As the rotation is winding down, I mostly find myself saying "where did the time go??" I've hit a few more speed bumps along the way, including my hostel owner forgetting that I reserved my room until April 6th, so tomorrow I get to move. Also, ironically enough, I passed out yesterday while discussing syncope in the ICU. So the gringa who already sticks out like a sore thumb just made herself that much more conspicuous. But hey, I got to experience going to the ER as a patient for the first time ever while in Ecuador. (I'm fine, fyi)

So now that I'm pretty much packed up to move tomorrow before work, I can continue my reflection on this rotation. One useful thing I've noted during this rotation is the commitment to medical education across the board. The family medicine and internal medicine faculty continuously question the residents (myself included) and students and the residents question the students. Each morning, the family medicine faculty review admissions with the residents and students. Every day there's a case review led by one of the internal medicine faculty members. Expectations are definitely high in this environment, which certainly contributes to the excellent reputation of the hospital.
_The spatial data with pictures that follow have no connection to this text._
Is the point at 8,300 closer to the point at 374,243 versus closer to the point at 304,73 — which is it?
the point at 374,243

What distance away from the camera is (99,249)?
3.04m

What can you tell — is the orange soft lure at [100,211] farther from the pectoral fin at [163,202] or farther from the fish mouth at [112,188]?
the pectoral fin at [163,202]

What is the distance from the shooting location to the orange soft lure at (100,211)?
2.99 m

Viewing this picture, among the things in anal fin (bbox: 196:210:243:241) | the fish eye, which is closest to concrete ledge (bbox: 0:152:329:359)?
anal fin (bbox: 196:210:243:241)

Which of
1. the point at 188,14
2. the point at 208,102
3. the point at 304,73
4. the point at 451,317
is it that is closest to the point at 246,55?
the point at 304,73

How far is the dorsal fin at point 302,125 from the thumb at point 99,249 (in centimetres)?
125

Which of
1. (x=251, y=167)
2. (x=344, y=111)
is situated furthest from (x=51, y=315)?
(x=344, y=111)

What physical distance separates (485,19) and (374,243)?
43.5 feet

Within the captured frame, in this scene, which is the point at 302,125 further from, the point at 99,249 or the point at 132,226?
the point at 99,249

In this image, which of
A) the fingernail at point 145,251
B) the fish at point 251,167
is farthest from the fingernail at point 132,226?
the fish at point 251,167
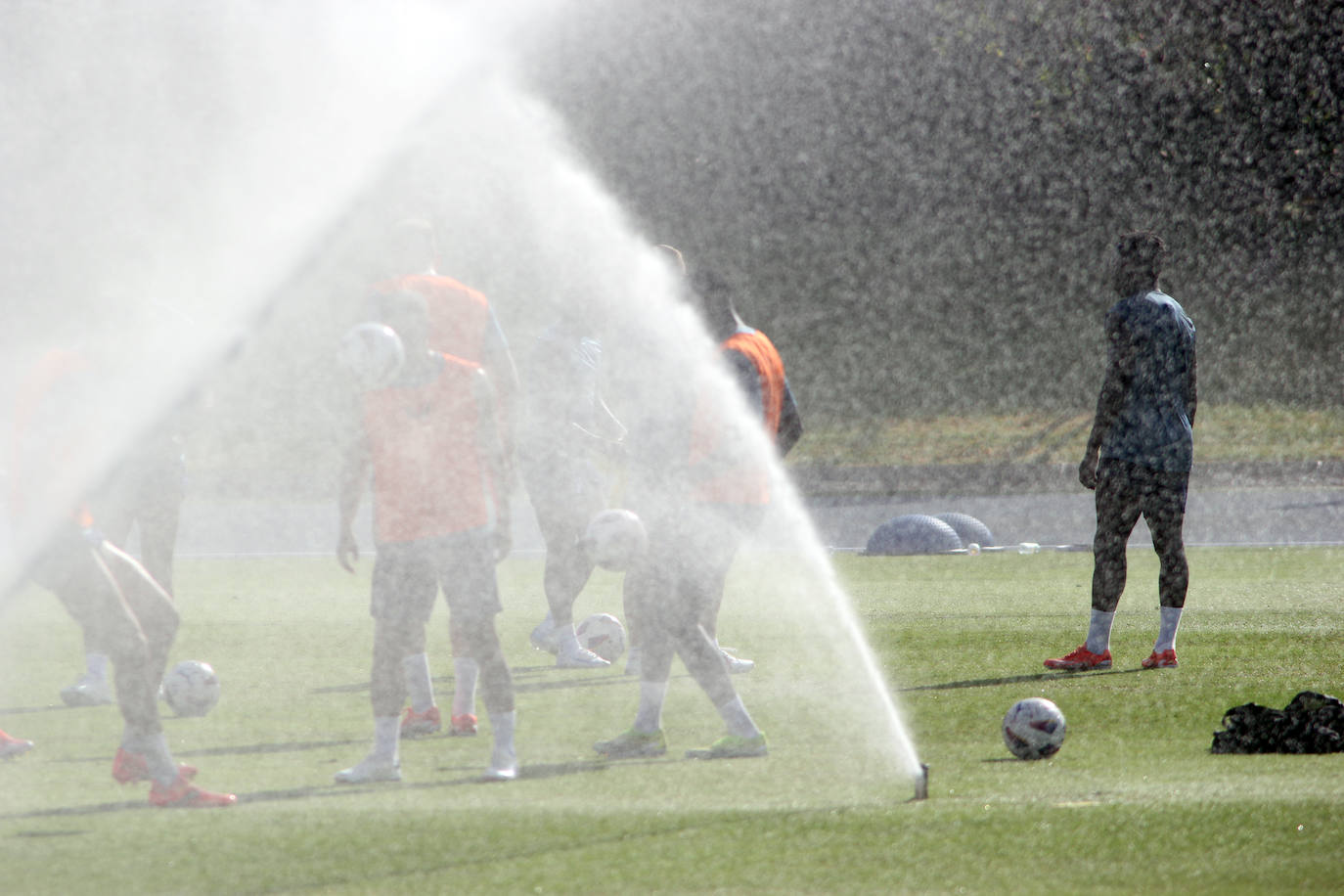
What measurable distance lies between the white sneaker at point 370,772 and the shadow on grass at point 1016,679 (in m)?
2.83

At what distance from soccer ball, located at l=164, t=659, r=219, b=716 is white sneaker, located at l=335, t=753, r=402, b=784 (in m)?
1.78

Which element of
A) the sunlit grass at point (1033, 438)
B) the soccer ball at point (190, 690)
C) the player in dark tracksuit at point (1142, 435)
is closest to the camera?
the soccer ball at point (190, 690)

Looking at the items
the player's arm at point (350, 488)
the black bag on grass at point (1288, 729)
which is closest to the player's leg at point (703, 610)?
the player's arm at point (350, 488)

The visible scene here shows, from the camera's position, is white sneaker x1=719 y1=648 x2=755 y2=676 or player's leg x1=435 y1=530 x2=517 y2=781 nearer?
player's leg x1=435 y1=530 x2=517 y2=781

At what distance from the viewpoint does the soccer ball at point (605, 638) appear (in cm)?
905

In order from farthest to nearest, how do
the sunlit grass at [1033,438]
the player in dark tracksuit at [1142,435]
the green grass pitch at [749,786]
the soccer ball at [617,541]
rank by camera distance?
the sunlit grass at [1033,438], the player in dark tracksuit at [1142,435], the soccer ball at [617,541], the green grass pitch at [749,786]

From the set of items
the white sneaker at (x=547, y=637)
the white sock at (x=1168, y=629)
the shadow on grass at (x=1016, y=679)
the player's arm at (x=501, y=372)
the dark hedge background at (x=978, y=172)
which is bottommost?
the white sneaker at (x=547, y=637)

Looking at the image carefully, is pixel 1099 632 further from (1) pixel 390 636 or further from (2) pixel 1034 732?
(1) pixel 390 636

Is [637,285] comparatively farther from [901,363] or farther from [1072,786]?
[901,363]

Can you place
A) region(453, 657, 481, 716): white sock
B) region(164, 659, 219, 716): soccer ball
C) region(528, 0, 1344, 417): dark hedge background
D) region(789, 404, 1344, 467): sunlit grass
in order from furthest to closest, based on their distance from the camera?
region(528, 0, 1344, 417): dark hedge background
region(789, 404, 1344, 467): sunlit grass
region(164, 659, 219, 716): soccer ball
region(453, 657, 481, 716): white sock

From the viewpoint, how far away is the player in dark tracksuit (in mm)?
8180

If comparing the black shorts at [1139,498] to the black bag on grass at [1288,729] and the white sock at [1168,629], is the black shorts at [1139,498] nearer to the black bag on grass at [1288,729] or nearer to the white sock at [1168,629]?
the white sock at [1168,629]

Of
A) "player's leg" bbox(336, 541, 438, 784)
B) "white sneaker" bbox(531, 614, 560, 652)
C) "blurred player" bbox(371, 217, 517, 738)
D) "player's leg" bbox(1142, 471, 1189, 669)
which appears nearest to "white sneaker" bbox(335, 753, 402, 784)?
"player's leg" bbox(336, 541, 438, 784)

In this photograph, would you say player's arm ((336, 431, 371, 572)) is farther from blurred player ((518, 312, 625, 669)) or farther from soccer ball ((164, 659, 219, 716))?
blurred player ((518, 312, 625, 669))
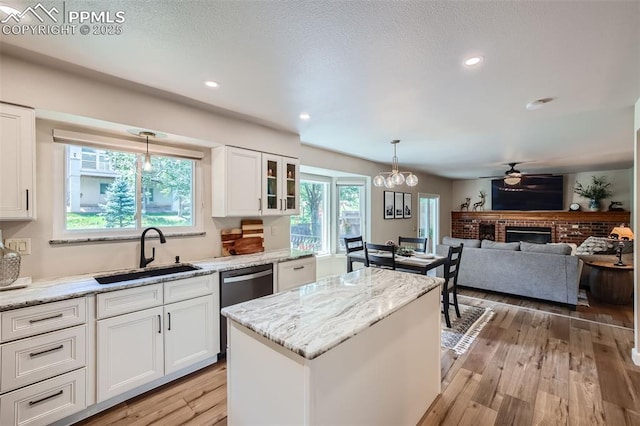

As I've mentioned before, this hospital has patients who are better insured and have more resources than the majority of patients I see at Sunrise. Reflecting on resource allocation and reconciling what I experience here just has not yet been applicable. However, I've had the experience of assisting a patient who was unfamiliar with the health care system and Spanish was not his first language. While working with a family medicine physician in clinic, we saw a patient who had recently moved to Ecuador. He did not speak Spanish, but the physician and I were able to communicate with him in his native language. After his appointment was finished, he mentioned that he had difficulty finding the clinic within the hospital. So I showed him to the lab, imaging, and endoscopy lab. Today, I helped him understand the colonoscopy prep instructions. Seeing the health care system through his eyes reminded me of why I chose to work at a clinic like Sunrise where I can help patients navigate the complex health care system and confirms that that's the sort of environment I want to continue working in.